During my 4 years of running experience with being self coached and trained by coaches it just recently has occurred to me what it really means "easy days easy, hard days hard".


So what does it mean "easy days easy"? Easy days are the days when you run in conversational pace (if you could easily talk in full sentences and your breath is not interrupted) or slower.


Jack Daniels talks about benefits of easy running in his book Daniel's Running Formula (third edition):

"...the first is that you build up certain degree of resistance to injury by taking it easy in many of your runs." "Easy running does a good job of developing the heart muscle, since the maximum force of each stroke of the heart is reached when the heart rate is at about 60 percent of maximum." "...easy running is a good developer of the heart muscle, and although it doesn't feel as if you are working very hard, your heart is." "Another benefit of easy running is an increase in vascularization (opening of more tiny blood vessels that feed the exercising muscles) and development of characteristics of muscles themselves that are involved in running."


The other reason to keep "easy days easy" to keep your body well rested before hard workout.


I workout 6-7 days a week and easy days are very important for me.
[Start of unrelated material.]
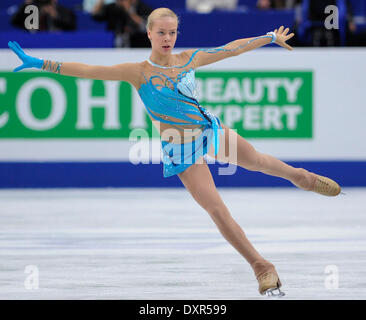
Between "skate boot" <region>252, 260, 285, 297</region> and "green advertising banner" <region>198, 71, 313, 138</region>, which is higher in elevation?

So I usually run 7:50 to 9:30 min/mile on my easy days, depending on how I feel, what weather conditions are and what workout I had the day before or the next day. And going super slow on my easy actually helped me run my marathon with huge PR (3:04:35 ~7:00 min/mile).


Hard days, on the other hand, suppose to be hard also for a reason. You want to break down your body to teach it recover faster. In my last training season (for Chicago marathon) I practiced having 2-3 workouts on my hard days. For example, morning track workout, afternoon strength workout with weights and later biking or water jogging recovery session.


Balance training is very important in running improvement and injuries prevention.